Remembering Othman Wok (1924-2017): How the PAP won over the Malays

Former Minister for Cultural and Social Affairs, Mr Othman Wok. PHOTO: BERITA HARIAN

This article was first published in The Straits Times on May 30, 2009

The crowd of 50,000 at the Padang was jubilant. Facing them, Mr Othman Wok introduced their new leaders.

He was the evening's master of ceremonies. But midway, his party boss intervened.

"Mr Lee Kuan Yew asked me to sit down and let the radio announcers do it," recalls the 84-year-old with a chuckle.

The order was not an indictment of his ability. It was to show party solidarity.

The People's Action Party (PAP) had achieved a historic victory. It had won 43 out of the 51 seats in the island's first legislative assembly election and was to form the first Government helmed by locals in colonial Singapore.

All 51 PAP candidates - including those who lost - were seated on the City Hall steps to celebrate Singapore's transition to a self-governing state.

For Mr Othman, then a 35-year-old newspaper editor, the rally on June 3, 1959, was a night of bittersweet moments.

Four days earlier, on May 30, 1959, Mr Ali Alwi of the United Malays National Organisation (Umno) had defeated him in Kampong Kembangan, by 244 votes.

Malays in the ward were highly suspicious of the PAP.

Recalling the odds, he says: "No Malay would volunteer to help in my campaign.

"My wife and relatives helped me put up the election posters. But all the posters were torn down. Some were smeared with human excreta. When I went house to house with pamphlets, they looked at me and said '(This is a) Malay kampung', and tore them up in my face."

Mr Othman had joined PAP shortly after its founding in 1954. A deputy editor of the now-defunct Utusan Melayu, a Malay-language daily, he was swiftly asked to join the editorial team of the PAP's newsletter, Petir.

Though the PAP was viewed by the Malays as a Chinese party that held little regard for Malay interests, Mr Othman was convinced it would help improve the lot of his community.

He wanted his people to become educated and make good on their own merit, as opposed to receiving handouts or being given special privileges.

It was not a popular view.

PAP candidates in two other Malay-dominated wards - Geylang Serai and Southern Islands - were also beaten by Umno men.

Undeterred, Mr Othman went on to help residents in the Kampong Kembangan constituency even though he had lost there.

"We had said that if the PAP won the election and formed the Government, we would deliver what we had promised to the whole of Singapore, including the constituencies where we lost," he said.

For months, no Malays turned up at his weekly Meet-The-People sessions held on the verandah of a Chinese resident's house in Jalan Lapang.

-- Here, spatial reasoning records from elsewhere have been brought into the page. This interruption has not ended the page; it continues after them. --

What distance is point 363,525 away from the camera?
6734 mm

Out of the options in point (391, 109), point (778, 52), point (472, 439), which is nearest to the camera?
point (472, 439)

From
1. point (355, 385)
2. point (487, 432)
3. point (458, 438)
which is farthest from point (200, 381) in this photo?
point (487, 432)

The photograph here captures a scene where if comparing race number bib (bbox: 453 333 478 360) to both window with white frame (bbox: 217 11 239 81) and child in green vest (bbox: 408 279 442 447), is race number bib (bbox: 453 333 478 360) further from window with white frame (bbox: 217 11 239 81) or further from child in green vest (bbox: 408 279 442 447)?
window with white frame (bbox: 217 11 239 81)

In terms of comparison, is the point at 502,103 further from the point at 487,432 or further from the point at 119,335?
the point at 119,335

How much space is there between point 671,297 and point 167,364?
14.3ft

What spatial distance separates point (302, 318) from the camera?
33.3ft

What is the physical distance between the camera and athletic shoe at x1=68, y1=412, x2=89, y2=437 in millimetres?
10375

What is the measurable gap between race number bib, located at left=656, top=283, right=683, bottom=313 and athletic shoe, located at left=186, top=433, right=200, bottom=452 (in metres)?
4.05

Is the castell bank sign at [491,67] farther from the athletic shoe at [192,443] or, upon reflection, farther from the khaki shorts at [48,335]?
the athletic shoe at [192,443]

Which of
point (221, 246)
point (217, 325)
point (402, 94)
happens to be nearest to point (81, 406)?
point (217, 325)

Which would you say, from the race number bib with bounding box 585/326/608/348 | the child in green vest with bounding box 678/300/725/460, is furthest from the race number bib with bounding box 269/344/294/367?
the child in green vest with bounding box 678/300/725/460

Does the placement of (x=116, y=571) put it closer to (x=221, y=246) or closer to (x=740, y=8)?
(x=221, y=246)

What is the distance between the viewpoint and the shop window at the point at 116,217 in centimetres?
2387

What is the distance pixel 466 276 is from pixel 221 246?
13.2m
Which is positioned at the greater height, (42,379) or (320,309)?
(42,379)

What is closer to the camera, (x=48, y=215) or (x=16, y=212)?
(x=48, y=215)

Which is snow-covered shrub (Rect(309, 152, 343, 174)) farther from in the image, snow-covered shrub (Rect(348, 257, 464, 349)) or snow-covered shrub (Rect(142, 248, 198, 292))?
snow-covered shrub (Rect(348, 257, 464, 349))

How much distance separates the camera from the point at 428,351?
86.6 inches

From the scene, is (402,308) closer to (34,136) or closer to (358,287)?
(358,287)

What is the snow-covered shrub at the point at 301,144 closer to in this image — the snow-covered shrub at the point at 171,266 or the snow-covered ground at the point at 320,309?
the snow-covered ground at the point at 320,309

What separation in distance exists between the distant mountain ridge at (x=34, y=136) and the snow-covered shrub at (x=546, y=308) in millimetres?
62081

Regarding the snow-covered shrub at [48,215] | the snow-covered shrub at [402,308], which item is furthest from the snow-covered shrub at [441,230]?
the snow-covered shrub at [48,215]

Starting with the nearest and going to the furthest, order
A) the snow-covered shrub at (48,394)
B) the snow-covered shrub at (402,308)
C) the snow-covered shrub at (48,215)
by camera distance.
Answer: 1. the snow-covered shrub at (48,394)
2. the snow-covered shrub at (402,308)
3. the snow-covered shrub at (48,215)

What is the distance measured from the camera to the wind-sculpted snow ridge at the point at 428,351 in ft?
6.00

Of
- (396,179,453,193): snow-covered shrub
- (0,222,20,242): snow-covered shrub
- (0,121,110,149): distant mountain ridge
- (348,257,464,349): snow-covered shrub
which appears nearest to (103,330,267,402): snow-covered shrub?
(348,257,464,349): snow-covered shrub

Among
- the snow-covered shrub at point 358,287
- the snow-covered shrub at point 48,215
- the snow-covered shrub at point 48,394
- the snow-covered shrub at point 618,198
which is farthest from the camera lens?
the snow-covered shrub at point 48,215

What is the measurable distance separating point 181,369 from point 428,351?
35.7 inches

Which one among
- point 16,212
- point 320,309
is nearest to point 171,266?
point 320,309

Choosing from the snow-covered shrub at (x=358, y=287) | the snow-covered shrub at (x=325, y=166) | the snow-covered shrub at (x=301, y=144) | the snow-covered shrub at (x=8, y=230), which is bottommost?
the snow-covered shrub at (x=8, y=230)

But Chinese and Indian residents turned up, seeking help with citizenship, jobs and financial matters.

Much later, an Umno man showed up, to discuss clogged drains, mosquitoes, potholes and the lack of street lighting.

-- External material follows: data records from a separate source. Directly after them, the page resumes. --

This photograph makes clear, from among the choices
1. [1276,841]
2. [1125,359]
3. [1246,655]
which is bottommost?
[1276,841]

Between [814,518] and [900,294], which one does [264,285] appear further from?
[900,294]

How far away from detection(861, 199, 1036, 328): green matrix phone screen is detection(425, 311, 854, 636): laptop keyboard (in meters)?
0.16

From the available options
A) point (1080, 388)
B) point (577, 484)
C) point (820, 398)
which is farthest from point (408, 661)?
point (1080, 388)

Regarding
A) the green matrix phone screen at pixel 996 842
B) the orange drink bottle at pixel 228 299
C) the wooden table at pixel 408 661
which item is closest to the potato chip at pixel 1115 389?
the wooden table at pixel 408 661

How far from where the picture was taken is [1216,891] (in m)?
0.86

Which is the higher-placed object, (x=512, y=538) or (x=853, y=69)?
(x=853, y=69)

"I told him I would look into this problem, but suggested he also get the kampung folk to gotong royong - work together - with my branch chaps, who were mainly Chinese," says Mr Othman.

"I told him to go back and discuss it with his kampung folks. Two weeks later, he came back and said they agreed."

Over several Sundays, they helped clear the drains and repair a number of dirt roads, and once-hostile constituents began to develop a relationship with their PAP man.

Their elected Umno MP was not around.

After Mr Othman was posted to Kuala Lumpur in 1961 to work at Utusan Melayu's head office, the party asked Mr Ariff Suradi, a trade unionist, to look after the ward.

Mr Ariff won the seat handsomely in the 1963 general election, defeating incumbent MP Ali Alwi by 3,435 votes.

In that election, Mr Othman was fielded in Pasir Panjang, where he won. He went on to serve as minister for social affairs from 1963 to 1977.

The PAP's win in Kembangan, and in the other two largely Malay seats, annoyed Umno.

Mr Othman said several of its leaders went on to incite racial tensions, sparking the July 21, 1964 riots, a blot on Singapore's history.

Significantly, Mr Othman says self-government in 1959 enabled Malay Singaporeans to uplift themselves - alongside their countrymen - through education so they could claim an equal share in the country's development.

"Kuan Yew told me: 'Othman, have no worries. In the next 30 years, the Malays in Singapore and the Malays in Malaysia will have the same colour of hair, same colour of skin, same religion, but inside here (pointing to his head) different, the way of thinking,'" he recalls.

"He's right. We Malays in Singapore are now more open-minded, not like before. That communal feeling is all gone."